_GIVEN DATA_:
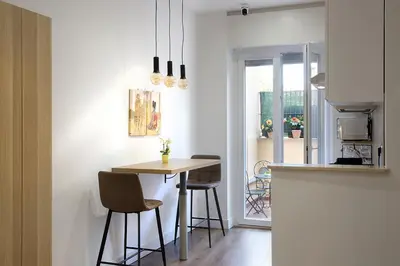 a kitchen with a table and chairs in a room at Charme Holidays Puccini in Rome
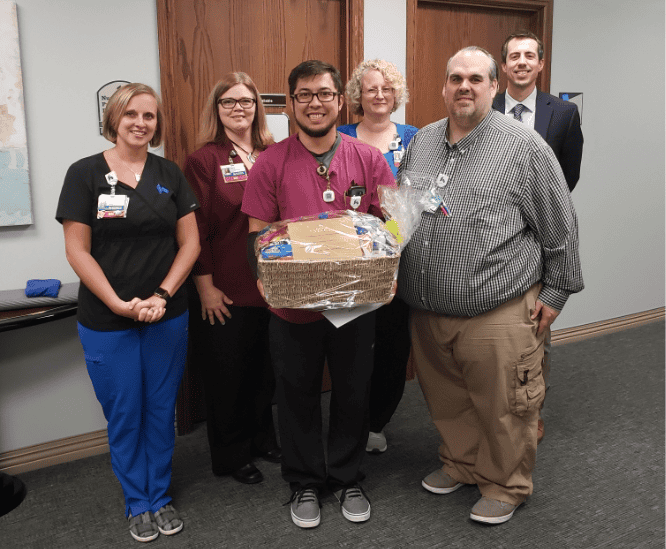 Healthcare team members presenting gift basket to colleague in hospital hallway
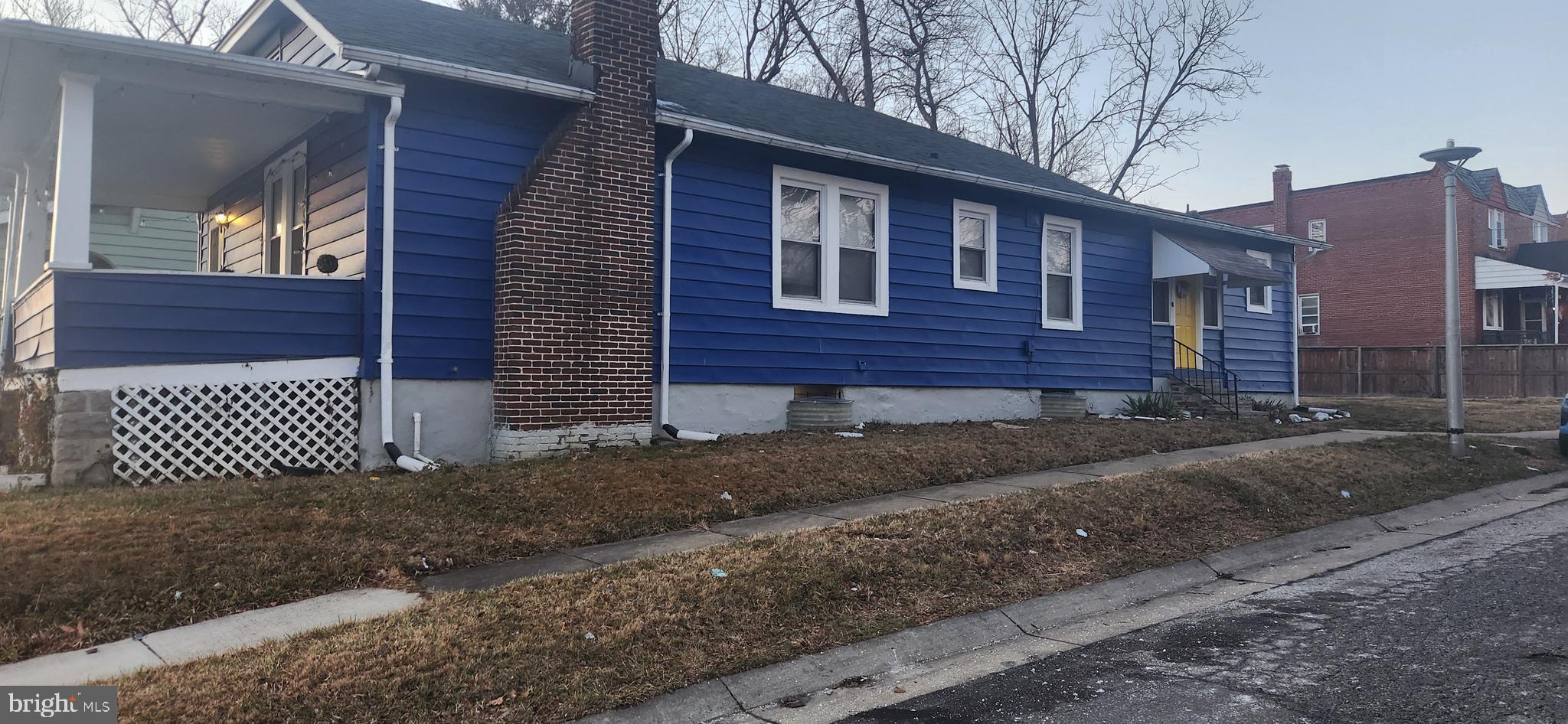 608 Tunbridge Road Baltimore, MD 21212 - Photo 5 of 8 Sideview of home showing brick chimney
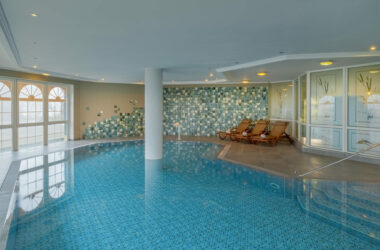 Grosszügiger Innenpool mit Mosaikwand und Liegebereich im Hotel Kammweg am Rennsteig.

_REQUIREMENT_: Leave the pictures out, and copy exactly each line from the one containing "608 Tunbridge Road" through the final line of the data.

_RESPONSE TO THE EXERCISE_:
 608 Tunbridge Road Baltimore, MD 21212 - Photo 5 of 8 Sideview of home showing brick chimney
 Grosszügiger Innenpool mit Mosaikwand und Liegebereich im Hotel Kammweg am Rennsteig.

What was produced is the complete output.